# start of SOURCE MATERIAL
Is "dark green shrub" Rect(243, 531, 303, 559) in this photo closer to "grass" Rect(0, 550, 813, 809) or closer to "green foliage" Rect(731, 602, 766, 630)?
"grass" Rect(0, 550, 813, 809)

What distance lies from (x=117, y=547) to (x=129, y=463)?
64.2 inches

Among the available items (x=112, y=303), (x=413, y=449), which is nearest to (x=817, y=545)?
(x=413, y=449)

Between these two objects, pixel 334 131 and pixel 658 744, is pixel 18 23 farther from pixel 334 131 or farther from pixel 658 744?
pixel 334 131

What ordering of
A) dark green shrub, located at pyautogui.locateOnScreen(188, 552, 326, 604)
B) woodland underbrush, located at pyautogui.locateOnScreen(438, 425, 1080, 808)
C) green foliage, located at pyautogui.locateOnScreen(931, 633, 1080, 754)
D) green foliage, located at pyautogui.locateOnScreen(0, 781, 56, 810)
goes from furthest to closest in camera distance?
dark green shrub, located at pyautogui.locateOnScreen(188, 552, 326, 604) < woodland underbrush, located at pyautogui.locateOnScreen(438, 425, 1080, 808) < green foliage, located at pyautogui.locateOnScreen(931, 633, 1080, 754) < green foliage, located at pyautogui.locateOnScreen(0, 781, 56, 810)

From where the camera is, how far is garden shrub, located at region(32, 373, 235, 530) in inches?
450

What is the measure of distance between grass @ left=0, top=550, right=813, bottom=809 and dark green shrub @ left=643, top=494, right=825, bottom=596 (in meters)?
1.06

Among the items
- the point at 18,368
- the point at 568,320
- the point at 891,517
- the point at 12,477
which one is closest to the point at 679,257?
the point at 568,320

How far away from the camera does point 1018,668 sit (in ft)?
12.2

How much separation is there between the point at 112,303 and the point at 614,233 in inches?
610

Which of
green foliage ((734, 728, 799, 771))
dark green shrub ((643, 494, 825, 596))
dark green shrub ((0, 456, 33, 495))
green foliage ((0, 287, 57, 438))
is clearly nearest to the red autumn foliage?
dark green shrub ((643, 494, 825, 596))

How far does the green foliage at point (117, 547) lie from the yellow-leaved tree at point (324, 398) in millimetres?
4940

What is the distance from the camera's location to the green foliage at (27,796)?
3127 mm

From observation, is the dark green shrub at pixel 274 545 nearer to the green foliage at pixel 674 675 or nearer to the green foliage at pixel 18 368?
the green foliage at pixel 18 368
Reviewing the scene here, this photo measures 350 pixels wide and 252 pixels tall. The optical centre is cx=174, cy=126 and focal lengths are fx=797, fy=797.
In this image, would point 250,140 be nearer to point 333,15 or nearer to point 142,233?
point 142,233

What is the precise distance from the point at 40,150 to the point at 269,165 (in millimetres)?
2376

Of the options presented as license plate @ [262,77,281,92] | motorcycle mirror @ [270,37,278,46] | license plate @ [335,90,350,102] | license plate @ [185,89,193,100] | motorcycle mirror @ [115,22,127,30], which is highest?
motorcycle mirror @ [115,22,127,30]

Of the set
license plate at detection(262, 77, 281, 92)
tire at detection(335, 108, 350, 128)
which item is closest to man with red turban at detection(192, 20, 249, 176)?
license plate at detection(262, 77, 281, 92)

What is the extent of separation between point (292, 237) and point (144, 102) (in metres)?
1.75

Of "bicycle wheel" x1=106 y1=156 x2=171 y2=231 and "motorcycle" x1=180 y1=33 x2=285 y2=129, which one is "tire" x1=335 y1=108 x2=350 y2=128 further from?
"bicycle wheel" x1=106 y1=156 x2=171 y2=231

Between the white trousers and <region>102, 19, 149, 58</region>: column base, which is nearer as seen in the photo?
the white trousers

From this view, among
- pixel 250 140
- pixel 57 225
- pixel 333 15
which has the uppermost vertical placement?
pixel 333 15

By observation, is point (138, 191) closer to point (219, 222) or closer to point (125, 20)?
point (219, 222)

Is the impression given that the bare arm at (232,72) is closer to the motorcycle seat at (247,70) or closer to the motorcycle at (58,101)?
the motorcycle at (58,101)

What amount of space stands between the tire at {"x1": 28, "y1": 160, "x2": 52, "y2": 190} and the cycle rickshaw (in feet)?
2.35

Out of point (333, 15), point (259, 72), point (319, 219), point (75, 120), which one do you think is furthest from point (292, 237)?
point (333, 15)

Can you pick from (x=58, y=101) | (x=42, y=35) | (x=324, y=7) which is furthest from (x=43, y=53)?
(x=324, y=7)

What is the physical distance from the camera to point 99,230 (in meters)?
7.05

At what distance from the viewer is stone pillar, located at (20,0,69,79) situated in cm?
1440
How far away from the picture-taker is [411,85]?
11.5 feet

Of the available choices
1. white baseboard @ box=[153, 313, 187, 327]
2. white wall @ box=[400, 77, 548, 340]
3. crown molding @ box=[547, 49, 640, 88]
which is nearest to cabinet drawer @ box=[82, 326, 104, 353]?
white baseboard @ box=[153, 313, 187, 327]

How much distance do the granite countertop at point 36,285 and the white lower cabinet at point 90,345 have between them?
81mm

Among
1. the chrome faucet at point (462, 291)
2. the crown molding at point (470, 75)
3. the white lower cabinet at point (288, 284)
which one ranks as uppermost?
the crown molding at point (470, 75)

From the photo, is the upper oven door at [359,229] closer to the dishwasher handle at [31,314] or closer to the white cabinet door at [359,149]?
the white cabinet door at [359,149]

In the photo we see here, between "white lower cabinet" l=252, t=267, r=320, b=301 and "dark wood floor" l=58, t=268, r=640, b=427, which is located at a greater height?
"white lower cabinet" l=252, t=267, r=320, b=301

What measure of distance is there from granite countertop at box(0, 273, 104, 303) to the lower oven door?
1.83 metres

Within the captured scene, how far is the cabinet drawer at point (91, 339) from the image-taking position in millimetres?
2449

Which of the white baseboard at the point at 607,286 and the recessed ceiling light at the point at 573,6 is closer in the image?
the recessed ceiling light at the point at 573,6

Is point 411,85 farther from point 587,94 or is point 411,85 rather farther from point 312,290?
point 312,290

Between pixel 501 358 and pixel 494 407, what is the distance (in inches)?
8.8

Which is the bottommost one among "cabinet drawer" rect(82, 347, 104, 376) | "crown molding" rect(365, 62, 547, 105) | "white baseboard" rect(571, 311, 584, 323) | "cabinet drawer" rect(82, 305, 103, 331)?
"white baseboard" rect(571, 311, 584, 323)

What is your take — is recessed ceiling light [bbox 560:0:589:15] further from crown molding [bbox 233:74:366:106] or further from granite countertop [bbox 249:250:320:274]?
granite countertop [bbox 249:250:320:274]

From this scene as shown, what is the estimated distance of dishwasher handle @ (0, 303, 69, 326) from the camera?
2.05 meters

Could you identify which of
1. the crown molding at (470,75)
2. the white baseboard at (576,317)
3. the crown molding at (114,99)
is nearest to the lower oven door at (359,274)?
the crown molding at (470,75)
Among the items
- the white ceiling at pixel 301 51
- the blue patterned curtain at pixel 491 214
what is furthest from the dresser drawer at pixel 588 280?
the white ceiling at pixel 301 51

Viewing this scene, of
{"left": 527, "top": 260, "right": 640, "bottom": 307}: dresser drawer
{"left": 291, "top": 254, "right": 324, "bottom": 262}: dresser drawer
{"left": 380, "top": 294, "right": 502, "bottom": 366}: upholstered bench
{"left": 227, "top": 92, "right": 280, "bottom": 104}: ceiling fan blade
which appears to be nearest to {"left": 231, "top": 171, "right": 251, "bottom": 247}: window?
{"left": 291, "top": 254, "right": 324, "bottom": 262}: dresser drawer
# end of SOURCE MATERIAL
STATED EXERCISE>
Could you quote, word for word, the lines starting at the one containing "Could you identify which of" and ending at the last line of the records above?

FINISHED TASK>
Could you identify which of
1. the crown molding at (470,75)
2. the white baseboard at (576,317)
3. the crown molding at (114,99)
is nearest to the lower oven door at (359,274)?
the crown molding at (470,75)
Among the items
- the white ceiling at pixel 301 51
- the blue patterned curtain at pixel 491 214
what is furthest from the dresser drawer at pixel 588 280?
the white ceiling at pixel 301 51

Viewing this scene, of
{"left": 527, "top": 260, "right": 640, "bottom": 307}: dresser drawer
{"left": 291, "top": 254, "right": 324, "bottom": 262}: dresser drawer
{"left": 380, "top": 294, "right": 502, "bottom": 366}: upholstered bench
{"left": 227, "top": 92, "right": 280, "bottom": 104}: ceiling fan blade
which appears to be nearest to {"left": 231, "top": 171, "right": 251, "bottom": 247}: window?
{"left": 291, "top": 254, "right": 324, "bottom": 262}: dresser drawer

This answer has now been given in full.